Membandingkan Keunggulan Pesantren dengan Universitas
NU Online · Jumat, 7 Oktober 2016 | 08:00 WIB
Sebagai sebuah sistem pengetahuan, universitas di Indonesia tergolong institusi yang masih muda. Namun demikian, secara cepat universitas berhasil menggantikan dominasi institusi keilmuan berbasis lokal yang lebih dahulu eksis (seperti pesantren). Universitas merepresentasikan tidak hanya komitmen negeri ini pada modernitas, tetapi juga diskontinuitas dari tradisi pembelajaran yang ada dalam masyarakat. Pun menghadirkan seperangkat pengetahuan yang berbeda dengan pemahaman orang awam. Tak mengherankan jika universitas di Indonesia seringkali dituduh ‘asing’, ‘terasing’, dan atau bahkan ‘mengasingkan’ masyarakat dari konteks-kultur yang melatari.
Dalam pengembangannya kemudian, universitas sebagai model adopsi yang tidak indigen ini, membutuhkan role-model dari negara-negara maju. Terjalinlah relasi patronistik di antara keduanya yang menimbulkan efek ketergantungan. Hal ini masih harus diperparah oleh kenyataan globalisasi, kemajuan teknologi informasi, dan masifnya industrialisasi penerbitan yang dikembangkan negara-negara maju. Akibatnya arus lalu-lintas pengetahuan bergerak menjadi sangat agresif: cepat, mudah, dan murah, namun tanpa menanggalkan coraknya yang cenderung satu arah (one way distribution).

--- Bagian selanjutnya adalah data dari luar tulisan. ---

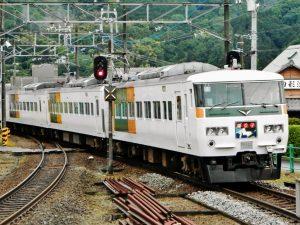 修善寺踊り子・大仁駅に入線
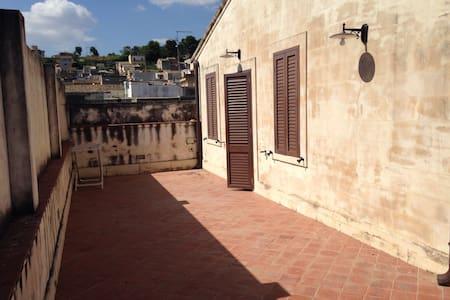 Mansarda centro storico - Canicattini Bagni - Lakás
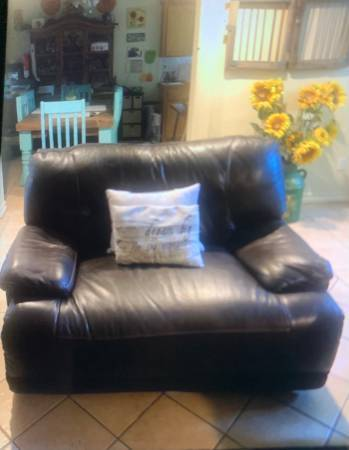 Photo Used Brown Leather Double Wide Power Recliner - $595 (Sharyland)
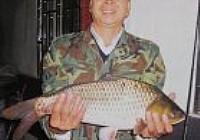 白竹镜水库钓获单尾5斤多重大鲫鱼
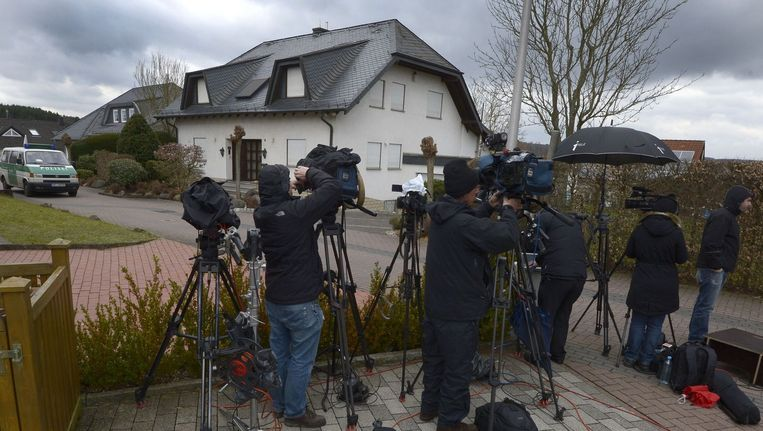 Journalisten staan voor het huis waar copiloot Andreas Lubitz van het gecrashte toestel van Germanwings woonde. Beeld anp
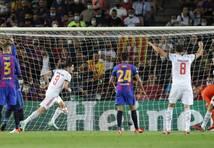 """Bayern"" Minhenes ""Bayern"" ČL grupu turnīru sāk ar pārliecinošu uzvaru izbraukumā pār ""Barcelona"""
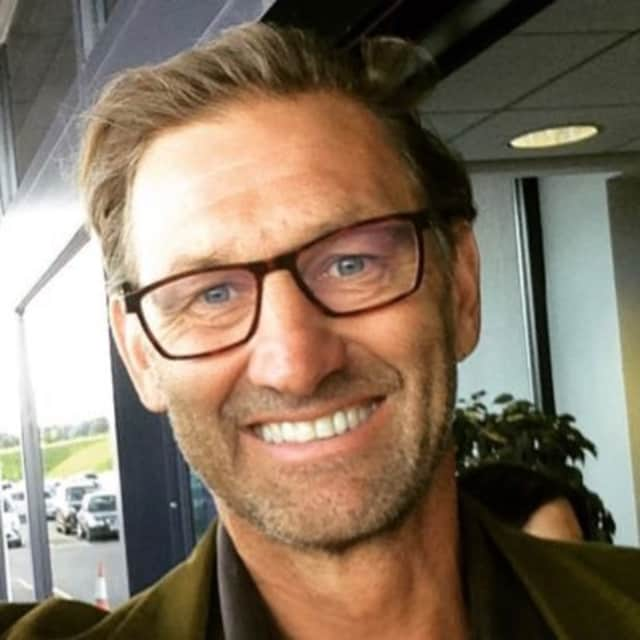 Tony Adams - Football manager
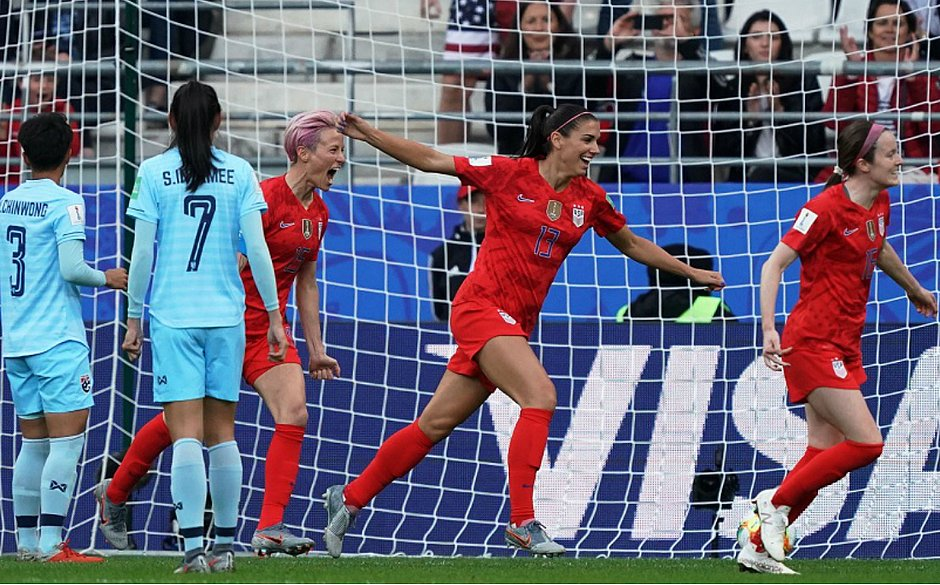 Alex Morgan marcou cinco gols no triunfo dos Estados Unidos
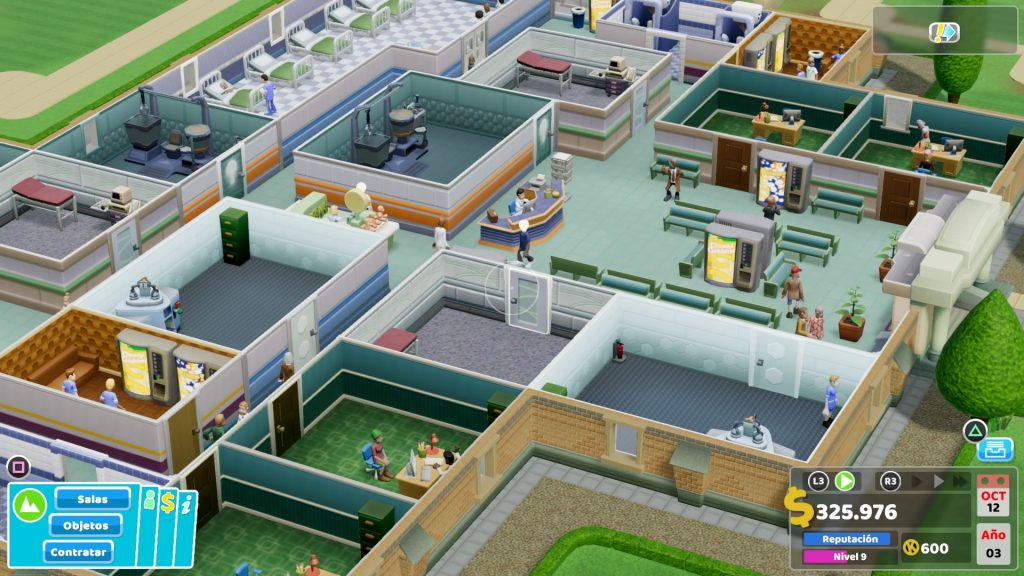 Segunda imagend de nuestra review Two Point Hospital en la que se ve el hospital desde arriba, con un montón de salas y tal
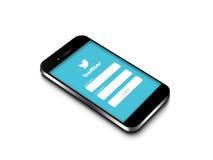 Danzig - la Pologne, le 16 septembre 2014 Téléphone portable avec le Twitter l Images libres de droits
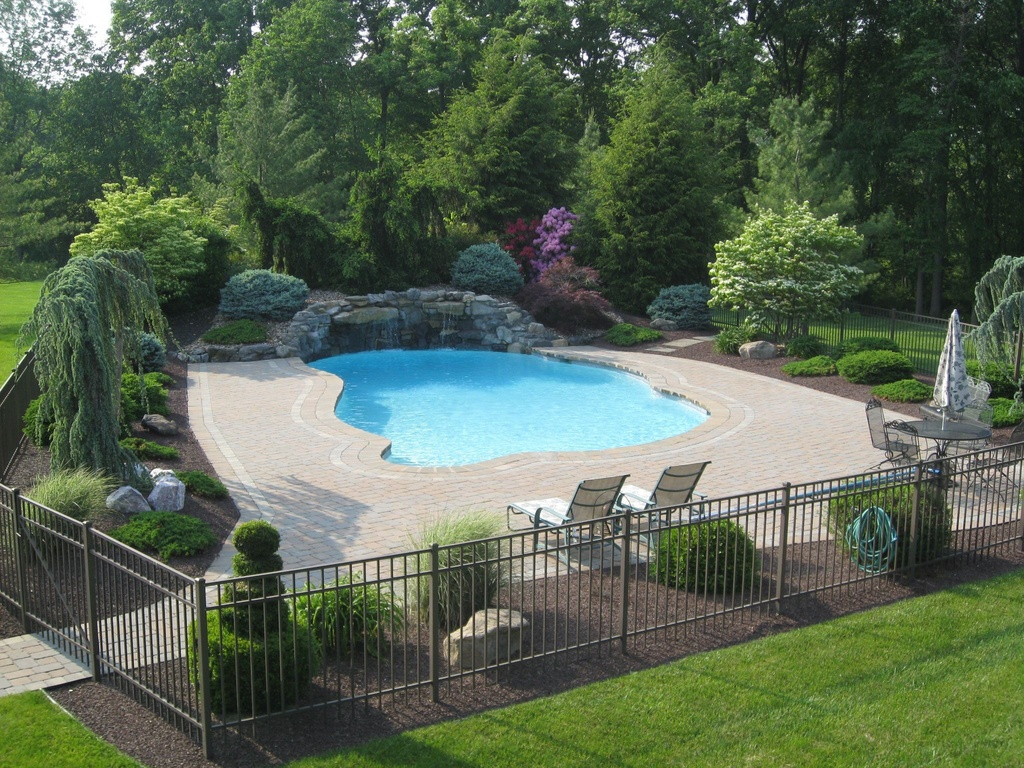 Traditional Pool Fence Ideas Good Christian Decors Special throughout 15 Genius Designs of How to Make Backyard Pool Fence Ideas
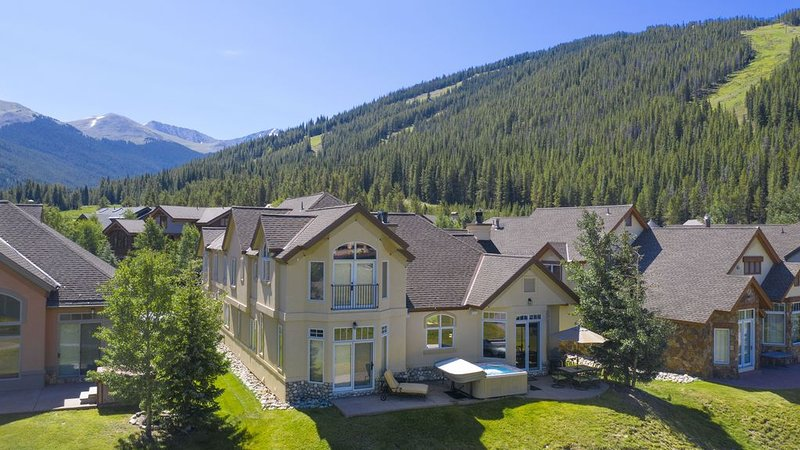 Stunning 6BR 6BA ski in ski out Golf Course Home! Hot Tub- Mountain views, alquiler vacacional en Copper Mountain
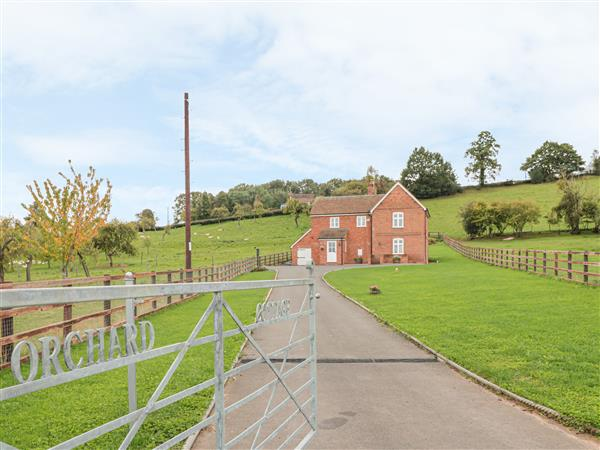 Orchard Cottage in Worcestershire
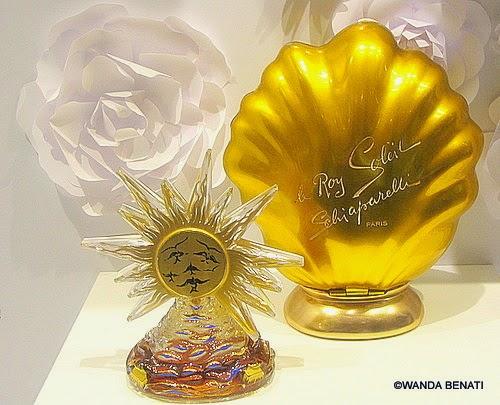 Flacone di Salvador Dalì per il profumo Roy Soleil di Elsa Schiaparelli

Kondisi demikian menyebabkan posisi awal hingga kini pengembangan keilmuan di mayoritas negara pascakolonial, seperti Indonesia, cenderung “mencari ke luar” (outward looking) daripada secara induktif menggali khazanah yang dimilikinya (indigen). Tak mengherankan jika banyak ilmuwan lalu gagal dalam menarik gists (inti sari/visi kebenaran ilmiah) dari kandungan teori yang dipelajarinya. Dalam bahasa yang lebih tajam, produksi keilmuan tidak (terlalu) mengemuka. Seakan riuh-semarak namun lebih berupa konsumsi yang taken for granted.

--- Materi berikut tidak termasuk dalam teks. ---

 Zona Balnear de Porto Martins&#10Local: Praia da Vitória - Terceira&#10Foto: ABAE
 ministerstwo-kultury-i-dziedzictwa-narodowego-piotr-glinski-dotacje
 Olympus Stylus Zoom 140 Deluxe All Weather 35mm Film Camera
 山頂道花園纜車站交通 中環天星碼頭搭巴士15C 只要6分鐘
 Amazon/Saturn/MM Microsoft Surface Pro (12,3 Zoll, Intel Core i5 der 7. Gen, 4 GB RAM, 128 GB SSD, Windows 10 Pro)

Tentu ini problematik. Teori-teori yang dikembangkan dalam konteks yang berbeda tersebut pada akhirnya terbukti kesulitan menjawab kebutuhan masyarakat. Ia bersama klaim universalitas yang dibawanya lalu (mulai) digugat dan dipertanyakan ulang. Munculah usualan-usulan yang berulang tapi selalu gagal berkembang, yakni: indigenisasi ilmu sosial. Semacam upaya pengembangan sistem nilai dan pengetahuan lokal untuk dijadikan alternatif paradigma ilmu sosial yang lebih kontekstual. Baik sifatnya bagian dari genealogi pengetahuan berbasis lokal yang hendak diilmiahkan; sekaligus, indigenisasi sebagai bagian dari kontekstualisasi ilmu-ilmu sosial yang berkembang kini dalam berhadapan dengan material dan semantik lokal. Untuk persepsi yang kedua, sifatnya lebih moderat. Bahwa pengaruh, konten, paradigma, atau apa pun yang ‘berbau’ luar, tidaklah seluruhnya ditolak, melainkan coba didapatkan relevansinya dengan kondisi dan kebutuhan masyarakat lokal. Jadi tidak xenophobic. Tidak juga taken for granted.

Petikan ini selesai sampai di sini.